I thought there had to be at least one of those men who had a Black love interest back home. I found her and wanted everybody to know about her! She’s Mildred Hemmons—later Carter. Hers was an historic love affair with Tuskegee Airman Herbert Carter. They fell in love during Herbert’s Tuskegee cadet training. She was the first female Black pilot in Alabama. He was among the original 33 Tuskegee pilots. Mildred and Herbert got married and remained married for 70 years. The two were known as Tuskegee’s “first couple.”

Mildred and Herbert fell in love when she was just 18 and she had hopes of becoming a military pilot, but racism and sexism kept her from doing so. That didn’t stop her from training to be a pilot. Their courtship was a bit different with the two of them flying their airplanes to meet and fly together since there was little time for dating. Flying their airplanes alongside each other was their idea of a date! They would smile, wave and blow kisses at each other because her airplane had no radio. They said when they flew together it was just like holding hands in midair!

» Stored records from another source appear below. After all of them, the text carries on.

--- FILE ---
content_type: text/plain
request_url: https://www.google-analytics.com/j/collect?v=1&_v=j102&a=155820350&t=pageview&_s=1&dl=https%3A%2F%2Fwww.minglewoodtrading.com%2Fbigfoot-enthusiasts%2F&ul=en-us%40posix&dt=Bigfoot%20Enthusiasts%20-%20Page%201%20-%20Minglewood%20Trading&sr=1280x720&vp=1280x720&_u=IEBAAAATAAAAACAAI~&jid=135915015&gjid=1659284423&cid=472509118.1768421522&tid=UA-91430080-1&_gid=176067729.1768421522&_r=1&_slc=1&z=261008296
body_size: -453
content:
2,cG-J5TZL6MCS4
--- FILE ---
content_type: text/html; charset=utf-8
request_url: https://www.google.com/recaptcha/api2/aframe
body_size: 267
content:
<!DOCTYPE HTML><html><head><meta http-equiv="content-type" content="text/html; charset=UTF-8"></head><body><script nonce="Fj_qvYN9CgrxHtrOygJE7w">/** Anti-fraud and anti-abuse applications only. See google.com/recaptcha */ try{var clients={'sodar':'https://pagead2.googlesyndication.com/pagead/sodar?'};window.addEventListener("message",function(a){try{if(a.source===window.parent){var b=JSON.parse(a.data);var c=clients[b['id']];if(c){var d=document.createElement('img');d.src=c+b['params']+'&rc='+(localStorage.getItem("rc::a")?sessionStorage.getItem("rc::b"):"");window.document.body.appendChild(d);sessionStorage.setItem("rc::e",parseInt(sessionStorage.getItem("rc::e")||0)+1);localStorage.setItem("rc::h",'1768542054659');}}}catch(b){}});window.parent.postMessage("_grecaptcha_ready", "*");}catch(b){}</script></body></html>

Mildred didn’t allow bigotry to stop her. Even Herbert admits she was the better pilot! She couldn’t go to war but she became the first civilian hired for the Tuskegee air project. She became the first female pilot in the state’s Civil Air Patrol Squadron, but racism and sexism kept her from patrol duty. She tried to join WASP in order to fly for her country, but still no luck. She was named “Miss Tuskegee Army Flying School” and ranked by her instructor among his best pilots. She was the first Black woman in Alabama to earn her pilot’s license, and piloted airplanes until 1985. She went on to mentor Black female fighter pilots.

Seventy years after earning her pilot’s license, she received a letter from the government informing her she had been named a member of the WASPs and given a medal with the inscription: “The First Women in History to Fly America.” She asked her husband why she had been sent that letter. He said, “Because you are a Tuskegee Airman”.

On October 21, 2011, before she slipped away holding the hand of her husband, she made him promise to live until he was 100, and told him she’d be waiting for him. He promised not to let her down.